▶ _Selected text_
━━━━━━━━━━━━━━━━━━━━

After a 2020 season which was completely derailed by the pandemic, the 2021 road running campaign has made up for it, with the country’s top athletes delivering explosive performances reminiscent of the sport’s golden age before the turn of the century.
Fittingly, the results of last week’s Durban 10k CityRun, which hosted the final national championship of the year, reflected the tremendous depth South Africa currently boasts.
Precious Mashele has proved himself throughout this season, emerging from the shadow of compatriot Stephen Mokoka, and he was again impressive in Durban.
Slamming it down in a late sprint, Mashele set a 10km personal best of 28:11, dragging 11 men under 29 minutes.
And Tayla Kavanagh was equally brilliant in the women’s race, shattering her career best to win in 32:10, as six South African women dipped under 34:00.

━━━━━━━━━━━━━━━━━━━━

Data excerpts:
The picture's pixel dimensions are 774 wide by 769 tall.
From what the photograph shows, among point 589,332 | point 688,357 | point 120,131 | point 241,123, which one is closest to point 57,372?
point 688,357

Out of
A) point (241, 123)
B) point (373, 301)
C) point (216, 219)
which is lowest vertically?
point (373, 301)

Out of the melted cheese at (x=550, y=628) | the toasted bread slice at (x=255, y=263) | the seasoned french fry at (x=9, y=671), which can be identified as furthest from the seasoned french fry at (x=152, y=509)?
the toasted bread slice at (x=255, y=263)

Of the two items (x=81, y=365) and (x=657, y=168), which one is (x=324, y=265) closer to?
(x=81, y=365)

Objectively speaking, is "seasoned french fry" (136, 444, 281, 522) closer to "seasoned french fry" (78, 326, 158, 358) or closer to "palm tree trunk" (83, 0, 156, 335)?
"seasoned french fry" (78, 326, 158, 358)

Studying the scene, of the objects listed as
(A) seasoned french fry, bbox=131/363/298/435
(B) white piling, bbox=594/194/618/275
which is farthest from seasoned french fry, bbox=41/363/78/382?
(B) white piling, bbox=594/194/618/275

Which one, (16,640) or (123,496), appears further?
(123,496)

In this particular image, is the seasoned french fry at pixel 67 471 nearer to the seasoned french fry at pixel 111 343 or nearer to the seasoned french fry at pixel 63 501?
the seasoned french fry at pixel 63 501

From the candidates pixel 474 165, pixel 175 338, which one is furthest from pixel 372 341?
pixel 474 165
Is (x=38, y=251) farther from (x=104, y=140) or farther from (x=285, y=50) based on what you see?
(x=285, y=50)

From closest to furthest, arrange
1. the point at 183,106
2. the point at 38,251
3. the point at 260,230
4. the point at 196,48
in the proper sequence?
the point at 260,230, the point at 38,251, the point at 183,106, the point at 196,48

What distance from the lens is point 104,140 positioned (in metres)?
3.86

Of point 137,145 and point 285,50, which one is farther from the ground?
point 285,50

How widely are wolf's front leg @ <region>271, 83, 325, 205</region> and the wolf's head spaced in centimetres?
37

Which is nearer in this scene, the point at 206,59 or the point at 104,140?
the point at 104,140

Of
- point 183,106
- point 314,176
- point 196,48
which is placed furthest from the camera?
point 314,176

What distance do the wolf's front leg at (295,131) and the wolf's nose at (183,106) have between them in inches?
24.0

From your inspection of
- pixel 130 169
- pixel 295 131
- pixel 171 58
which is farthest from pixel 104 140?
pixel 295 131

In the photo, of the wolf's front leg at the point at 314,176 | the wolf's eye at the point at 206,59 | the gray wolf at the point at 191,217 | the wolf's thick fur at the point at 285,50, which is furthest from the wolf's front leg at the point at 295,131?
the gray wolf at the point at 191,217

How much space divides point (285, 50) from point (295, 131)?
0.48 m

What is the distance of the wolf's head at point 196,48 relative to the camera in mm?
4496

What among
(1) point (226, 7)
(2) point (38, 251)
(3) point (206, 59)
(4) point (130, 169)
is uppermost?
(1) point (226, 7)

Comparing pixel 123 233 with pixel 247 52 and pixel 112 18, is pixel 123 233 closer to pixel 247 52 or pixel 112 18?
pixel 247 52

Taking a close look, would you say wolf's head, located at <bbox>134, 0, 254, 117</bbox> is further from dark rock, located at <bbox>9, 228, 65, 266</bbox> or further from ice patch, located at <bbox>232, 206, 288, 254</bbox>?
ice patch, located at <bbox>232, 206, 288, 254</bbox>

━━━━━━━━━━━━━━━━━━━━

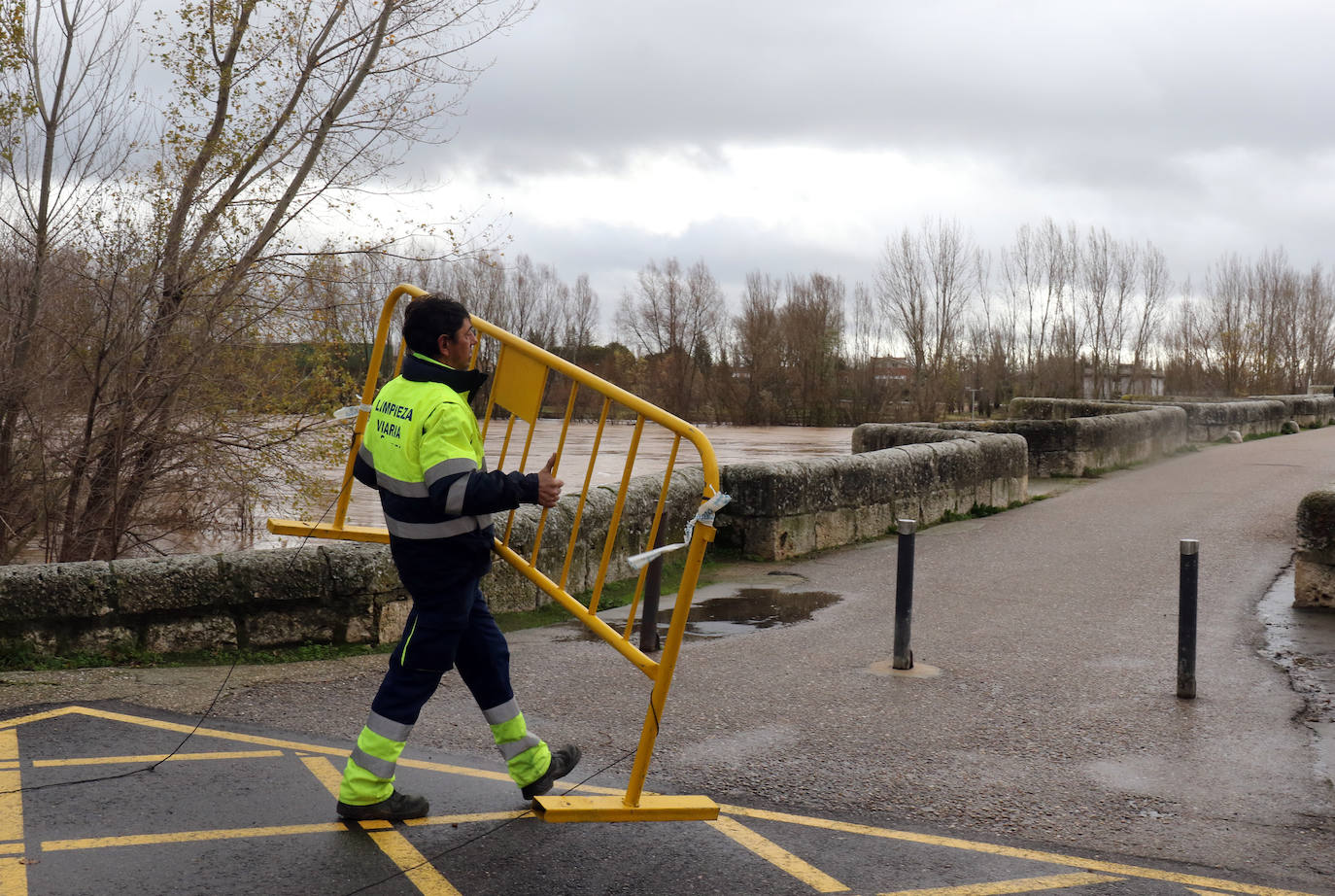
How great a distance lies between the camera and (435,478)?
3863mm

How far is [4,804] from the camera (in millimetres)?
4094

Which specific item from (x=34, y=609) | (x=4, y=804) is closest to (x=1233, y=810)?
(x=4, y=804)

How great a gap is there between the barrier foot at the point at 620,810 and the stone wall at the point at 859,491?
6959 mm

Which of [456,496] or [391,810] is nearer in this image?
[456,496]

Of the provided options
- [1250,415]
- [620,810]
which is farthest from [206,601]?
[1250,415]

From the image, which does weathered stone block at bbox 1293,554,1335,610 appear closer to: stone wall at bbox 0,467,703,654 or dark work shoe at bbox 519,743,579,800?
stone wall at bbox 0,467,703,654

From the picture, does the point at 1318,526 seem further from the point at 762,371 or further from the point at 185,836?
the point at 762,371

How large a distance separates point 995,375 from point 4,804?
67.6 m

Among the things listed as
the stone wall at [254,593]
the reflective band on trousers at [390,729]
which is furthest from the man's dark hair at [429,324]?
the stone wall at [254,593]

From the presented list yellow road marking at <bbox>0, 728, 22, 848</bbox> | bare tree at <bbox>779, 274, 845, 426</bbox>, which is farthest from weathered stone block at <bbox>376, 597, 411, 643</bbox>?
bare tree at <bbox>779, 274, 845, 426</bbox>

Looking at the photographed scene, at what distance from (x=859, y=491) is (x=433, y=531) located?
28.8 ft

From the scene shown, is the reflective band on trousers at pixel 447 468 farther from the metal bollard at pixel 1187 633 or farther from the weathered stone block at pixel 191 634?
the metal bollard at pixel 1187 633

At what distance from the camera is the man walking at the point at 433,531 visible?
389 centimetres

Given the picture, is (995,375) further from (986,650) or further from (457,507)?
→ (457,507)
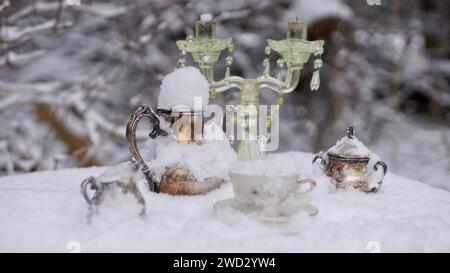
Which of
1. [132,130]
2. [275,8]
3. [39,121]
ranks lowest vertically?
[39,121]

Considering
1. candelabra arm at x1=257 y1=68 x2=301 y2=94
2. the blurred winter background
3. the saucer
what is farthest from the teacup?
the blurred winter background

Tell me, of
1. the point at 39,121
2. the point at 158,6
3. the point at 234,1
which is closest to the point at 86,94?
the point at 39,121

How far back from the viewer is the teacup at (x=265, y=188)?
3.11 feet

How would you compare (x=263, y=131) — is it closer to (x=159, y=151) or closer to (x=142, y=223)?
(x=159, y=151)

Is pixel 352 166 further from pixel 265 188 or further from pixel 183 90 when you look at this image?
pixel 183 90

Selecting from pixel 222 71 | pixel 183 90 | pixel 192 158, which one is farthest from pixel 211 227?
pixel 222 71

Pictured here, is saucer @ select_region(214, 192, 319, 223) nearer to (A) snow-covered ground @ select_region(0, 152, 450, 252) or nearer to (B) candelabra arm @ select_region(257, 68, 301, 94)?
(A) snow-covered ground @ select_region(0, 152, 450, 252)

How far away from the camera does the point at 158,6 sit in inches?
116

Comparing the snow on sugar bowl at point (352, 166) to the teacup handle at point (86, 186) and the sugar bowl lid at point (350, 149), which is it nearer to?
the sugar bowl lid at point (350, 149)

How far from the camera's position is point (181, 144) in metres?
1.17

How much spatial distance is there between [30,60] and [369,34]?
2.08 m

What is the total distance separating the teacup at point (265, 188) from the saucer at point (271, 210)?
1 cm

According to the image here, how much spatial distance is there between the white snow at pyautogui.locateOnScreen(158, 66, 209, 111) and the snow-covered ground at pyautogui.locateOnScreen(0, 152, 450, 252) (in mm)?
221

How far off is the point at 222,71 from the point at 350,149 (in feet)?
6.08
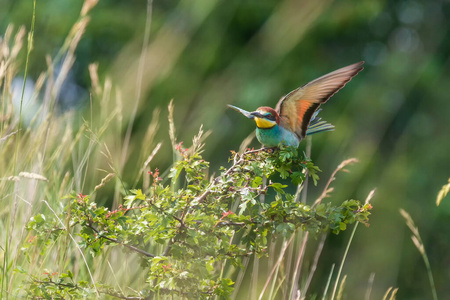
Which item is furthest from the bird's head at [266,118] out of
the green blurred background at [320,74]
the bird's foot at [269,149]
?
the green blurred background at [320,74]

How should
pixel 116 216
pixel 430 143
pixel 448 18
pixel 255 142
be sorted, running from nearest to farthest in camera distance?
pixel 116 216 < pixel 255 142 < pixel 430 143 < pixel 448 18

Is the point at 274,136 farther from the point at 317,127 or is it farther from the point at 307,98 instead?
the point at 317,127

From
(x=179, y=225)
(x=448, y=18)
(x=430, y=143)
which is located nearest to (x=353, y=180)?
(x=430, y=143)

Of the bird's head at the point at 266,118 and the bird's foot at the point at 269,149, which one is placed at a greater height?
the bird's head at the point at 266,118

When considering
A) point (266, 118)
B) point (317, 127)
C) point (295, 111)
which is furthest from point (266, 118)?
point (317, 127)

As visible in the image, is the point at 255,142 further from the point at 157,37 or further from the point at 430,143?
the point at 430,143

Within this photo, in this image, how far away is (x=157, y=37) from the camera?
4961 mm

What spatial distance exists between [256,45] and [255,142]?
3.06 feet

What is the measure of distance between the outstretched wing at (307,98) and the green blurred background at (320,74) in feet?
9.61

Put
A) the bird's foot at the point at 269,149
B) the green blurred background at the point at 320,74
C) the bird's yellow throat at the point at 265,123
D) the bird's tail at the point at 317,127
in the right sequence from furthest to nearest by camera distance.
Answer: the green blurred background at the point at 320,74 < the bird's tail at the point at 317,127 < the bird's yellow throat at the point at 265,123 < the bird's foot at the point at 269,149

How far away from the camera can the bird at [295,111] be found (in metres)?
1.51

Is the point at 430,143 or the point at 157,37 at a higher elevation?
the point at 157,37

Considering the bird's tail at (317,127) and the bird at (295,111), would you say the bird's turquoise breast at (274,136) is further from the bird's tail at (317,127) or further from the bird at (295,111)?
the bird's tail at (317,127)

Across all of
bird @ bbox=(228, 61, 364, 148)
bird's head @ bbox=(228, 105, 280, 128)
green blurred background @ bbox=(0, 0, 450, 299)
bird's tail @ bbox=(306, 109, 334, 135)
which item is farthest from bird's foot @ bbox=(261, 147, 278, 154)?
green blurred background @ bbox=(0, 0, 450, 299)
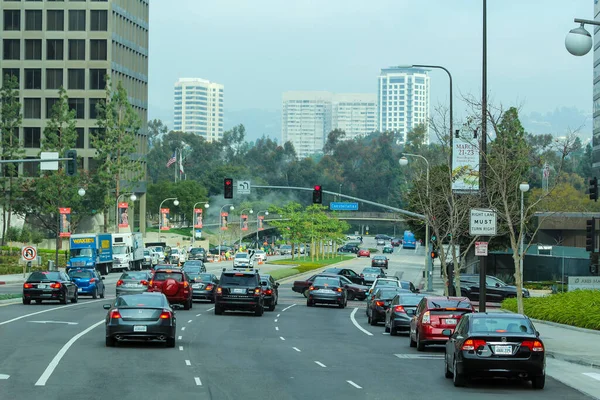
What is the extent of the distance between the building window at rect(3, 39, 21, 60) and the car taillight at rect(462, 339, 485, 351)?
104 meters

━━━━━━━━━━━━━━━━━━━━

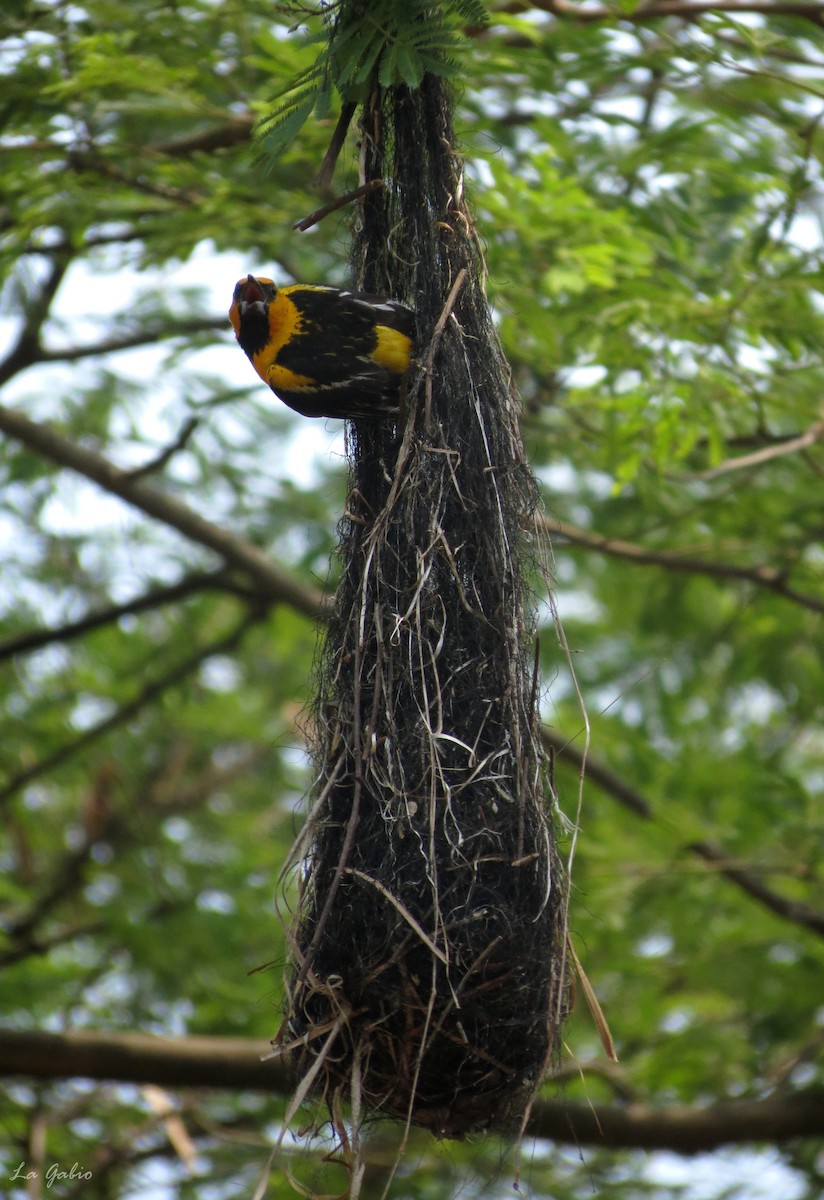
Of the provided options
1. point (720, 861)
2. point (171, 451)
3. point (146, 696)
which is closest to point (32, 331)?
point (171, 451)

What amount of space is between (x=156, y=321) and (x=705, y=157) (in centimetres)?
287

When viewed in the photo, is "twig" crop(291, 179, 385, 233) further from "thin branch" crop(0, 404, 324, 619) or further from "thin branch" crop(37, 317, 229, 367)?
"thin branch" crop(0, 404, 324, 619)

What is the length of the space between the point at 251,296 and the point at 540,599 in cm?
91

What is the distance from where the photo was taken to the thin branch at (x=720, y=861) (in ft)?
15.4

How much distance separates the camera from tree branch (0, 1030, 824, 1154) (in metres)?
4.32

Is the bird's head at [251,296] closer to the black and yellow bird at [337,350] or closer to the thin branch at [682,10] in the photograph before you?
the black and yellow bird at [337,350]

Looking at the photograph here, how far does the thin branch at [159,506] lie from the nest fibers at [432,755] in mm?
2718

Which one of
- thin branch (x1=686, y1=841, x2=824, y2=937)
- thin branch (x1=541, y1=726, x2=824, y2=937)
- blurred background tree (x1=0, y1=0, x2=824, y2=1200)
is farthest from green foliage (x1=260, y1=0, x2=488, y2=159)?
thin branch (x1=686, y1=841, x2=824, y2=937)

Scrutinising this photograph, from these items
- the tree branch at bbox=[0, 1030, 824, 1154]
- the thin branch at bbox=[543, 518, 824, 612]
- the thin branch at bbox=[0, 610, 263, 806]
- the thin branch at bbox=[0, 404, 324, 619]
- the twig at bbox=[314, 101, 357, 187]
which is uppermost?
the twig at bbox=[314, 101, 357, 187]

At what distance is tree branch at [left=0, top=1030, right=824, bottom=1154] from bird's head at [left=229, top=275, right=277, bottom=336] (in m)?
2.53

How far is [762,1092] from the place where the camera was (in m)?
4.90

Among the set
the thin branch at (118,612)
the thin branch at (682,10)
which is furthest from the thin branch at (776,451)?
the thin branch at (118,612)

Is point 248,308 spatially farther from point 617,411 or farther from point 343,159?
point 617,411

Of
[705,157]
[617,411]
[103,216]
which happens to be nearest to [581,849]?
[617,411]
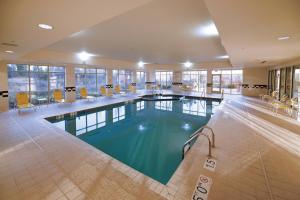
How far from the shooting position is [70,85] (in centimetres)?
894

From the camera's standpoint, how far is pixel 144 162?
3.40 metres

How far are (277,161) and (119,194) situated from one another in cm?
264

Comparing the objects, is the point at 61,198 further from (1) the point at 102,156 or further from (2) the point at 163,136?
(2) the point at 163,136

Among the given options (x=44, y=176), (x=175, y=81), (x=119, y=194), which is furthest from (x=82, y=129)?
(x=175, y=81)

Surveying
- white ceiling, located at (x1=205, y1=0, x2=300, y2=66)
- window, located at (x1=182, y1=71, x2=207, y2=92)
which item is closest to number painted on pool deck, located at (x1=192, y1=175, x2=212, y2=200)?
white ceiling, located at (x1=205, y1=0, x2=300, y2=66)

━━━━━━━━━━━━━━━━━━━━

▶ _Problem set_
1. In the text on South African road running, swap "impressive" for "outstanding" and write out the passage that begins at the words "After a 2020" and stops after "under 29 minutes.".
2. Shorten the paragraph of the text on South African road running that begins "After a 2020 season", keeping its main facts.
3. Take the text on South African road running further, continuing from its last sentence.
The records are separate material and are not part of the text on South African road running.

▶ _Answers to each task_
1.
After a 2020 season which was completely derailed by the pandemic, the 2021 road running campaign has made up for it, with the country’s top athletes delivering explosive performances reminiscent of the sport’s golden age before the turn of the century.
Fittingly, the results of last week’s Durban 10k CityRun, which hosted the final national championship of the year, reflected the tremendous depth South Africa currently boasts.
Precious Mashele has proved himself throughout this season, emerging from the shadow of compatriot Stephen Mokoka, and he was again outstanding in Durban.
Slamming it down in a late sprint, Mashele set a 10km personal best of 28:11, dragging 11 men under 29 minutes.

2. The 2021 road running season has made up for the pandemic-wrecked 2020 season, as South Africa's top athletes turned in explosive performances recalling the sport's golden age before the turn of the century.

3.
Just two weeks earlier, Mokoka proved he is still the man to beat when he’s at his best, taking his second win at the Cape Town Marathon and reclaiming the national 42km title.
Gerda Steyn’s fourth-place finish in 2:26:25 in Cape Town, against an international field, also closed out a superb campaign for the Dubai-based athlete, who broke the SA marathon record when she clocked 2:25:28 in Siena in May and finished 15th at the Tokyo Olympics.
Showcasing the country’s depth, seven men ran under 2:14:00 this year over the classic 42km distance, including Eastern Cape star Meilikhaya Frans, whose 2:11:28 in Cape Town saw him qualify for next year’s World Championships in Eugene.
Among the nation’s elite women marathon runners, there isn’t nearly as much depth as there is among the men, but 50km world record holder Irvette van Zyl enjoyed a career breakthrough when she clocked 2:28:40 in Siena, becoming the sixth SA woman to run under the 2:30:00 barrier.
Over the popular half-marathon distance, Mashele clocked 1:00:00 in Poznan last month, climbing to second place behind Mokoka in the all-time SA rankings.
Mashele also outsprinted Mokoka to win the national half-marathon title in Gqeberha in May, leading seven men under 1:02:00.
Glenrose Xaba was just as impressive over the 21km distance this season, winning the SA title in 1:09:30.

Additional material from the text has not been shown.